Picture-based spatial questions:
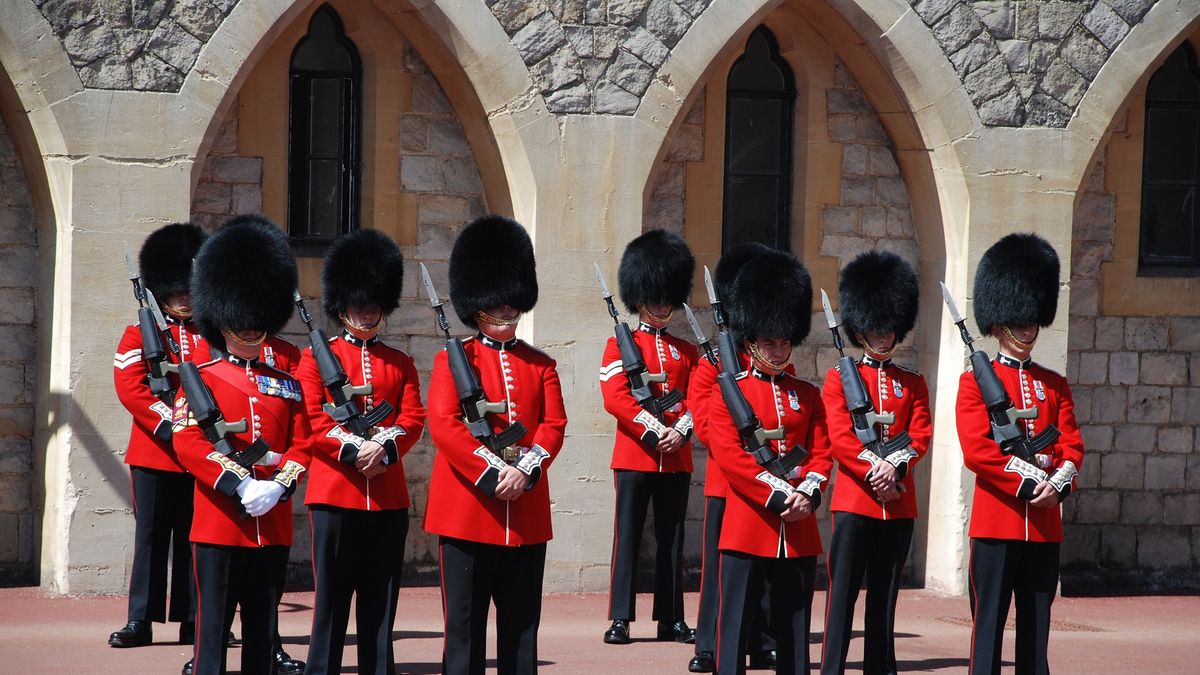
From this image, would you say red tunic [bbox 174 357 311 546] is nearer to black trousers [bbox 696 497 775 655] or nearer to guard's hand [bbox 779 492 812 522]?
guard's hand [bbox 779 492 812 522]

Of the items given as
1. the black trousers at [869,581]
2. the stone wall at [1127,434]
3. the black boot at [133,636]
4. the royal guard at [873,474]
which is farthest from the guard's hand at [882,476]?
the stone wall at [1127,434]

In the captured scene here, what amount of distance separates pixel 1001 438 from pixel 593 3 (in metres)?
3.02

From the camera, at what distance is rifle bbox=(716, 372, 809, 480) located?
4.82 metres

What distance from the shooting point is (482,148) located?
7.38 meters

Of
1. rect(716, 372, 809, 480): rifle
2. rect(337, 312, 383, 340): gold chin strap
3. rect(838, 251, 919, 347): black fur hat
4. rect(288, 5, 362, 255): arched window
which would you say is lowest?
rect(716, 372, 809, 480): rifle

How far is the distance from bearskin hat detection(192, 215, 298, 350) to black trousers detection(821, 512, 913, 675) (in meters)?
1.98

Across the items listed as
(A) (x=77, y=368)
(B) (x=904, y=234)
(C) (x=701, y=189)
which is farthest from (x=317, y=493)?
(B) (x=904, y=234)

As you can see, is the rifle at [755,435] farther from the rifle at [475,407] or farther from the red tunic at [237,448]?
the red tunic at [237,448]

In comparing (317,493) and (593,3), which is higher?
(593,3)

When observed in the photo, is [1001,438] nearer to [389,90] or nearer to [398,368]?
[398,368]

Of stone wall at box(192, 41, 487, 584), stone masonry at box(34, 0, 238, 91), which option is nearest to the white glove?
stone masonry at box(34, 0, 238, 91)

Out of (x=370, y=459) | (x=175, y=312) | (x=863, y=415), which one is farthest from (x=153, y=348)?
(x=863, y=415)

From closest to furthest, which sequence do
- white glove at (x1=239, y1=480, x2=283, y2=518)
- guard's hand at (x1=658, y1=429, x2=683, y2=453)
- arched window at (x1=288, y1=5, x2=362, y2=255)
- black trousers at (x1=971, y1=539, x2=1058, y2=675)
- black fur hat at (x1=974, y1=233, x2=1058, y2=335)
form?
white glove at (x1=239, y1=480, x2=283, y2=518) < black trousers at (x1=971, y1=539, x2=1058, y2=675) < black fur hat at (x1=974, y1=233, x2=1058, y2=335) < guard's hand at (x1=658, y1=429, x2=683, y2=453) < arched window at (x1=288, y1=5, x2=362, y2=255)

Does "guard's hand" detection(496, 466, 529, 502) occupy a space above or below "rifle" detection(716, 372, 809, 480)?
below
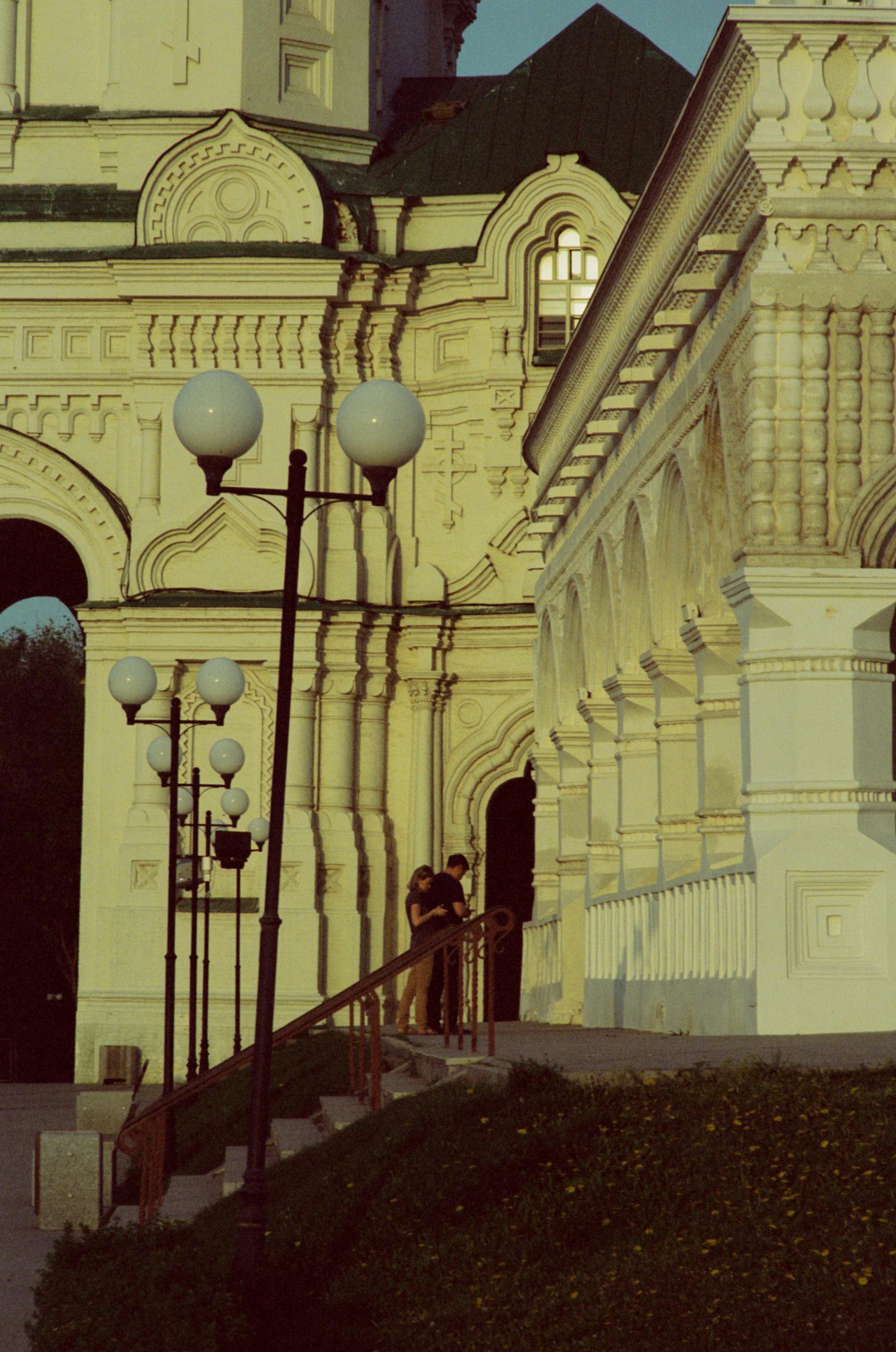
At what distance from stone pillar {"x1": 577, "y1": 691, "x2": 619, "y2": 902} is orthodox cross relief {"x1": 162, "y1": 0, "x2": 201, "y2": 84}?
54.5 ft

→ Task objective: Exactly repeat every line from the line that includes "How far is the" to the end of the listing, and nothing else, leaving pictures out.

→ Answer below:
How far is the distance from bearskin hat detection(192, 215, 298, 350) to black trousers detection(821, 512, 913, 675) (in meters)?
1.98

Across the items listed as
(A) (x=77, y=368)
(B) (x=904, y=234)
(C) (x=701, y=189)
which is farthest from (x=317, y=493)?
(B) (x=904, y=234)

As you can see, is the rifle at [755,435] farther from the rifle at [475,407] or farther from the red tunic at [237,448]?
the red tunic at [237,448]

In comparing (317,493) and (593,3), which is higher?
(593,3)

When observed in the photo, is [1001,438] nearer to [389,90] or nearer to [398,368]?
[398,368]

Of stone wall at box(192, 41, 487, 584), stone masonry at box(34, 0, 238, 91), which option is nearest to the white glove?
stone masonry at box(34, 0, 238, 91)

Out of (x=370, y=459) | (x=175, y=312) | (x=863, y=415), which one is farthest from (x=153, y=348)?
(x=863, y=415)

From closest to furthest, which sequence do
- white glove at (x1=239, y1=480, x2=283, y2=518)
- guard's hand at (x1=658, y1=429, x2=683, y2=453)
- arched window at (x1=288, y1=5, x2=362, y2=255)
- black trousers at (x1=971, y1=539, x2=1058, y2=675)
- black fur hat at (x1=974, y1=233, x2=1058, y2=335)
form?
white glove at (x1=239, y1=480, x2=283, y2=518) < black trousers at (x1=971, y1=539, x2=1058, y2=675) < black fur hat at (x1=974, y1=233, x2=1058, y2=335) < guard's hand at (x1=658, y1=429, x2=683, y2=453) < arched window at (x1=288, y1=5, x2=362, y2=255)

Does "guard's hand" detection(496, 466, 529, 502) occupy a space above or below "rifle" detection(716, 372, 809, 480)?
below
At what distance from stone pillar {"x1": 577, "y1": 691, "x2": 619, "y2": 902} is orthodox cross relief {"x1": 162, "y1": 0, "x2": 201, "y2": 84}?
54.5 ft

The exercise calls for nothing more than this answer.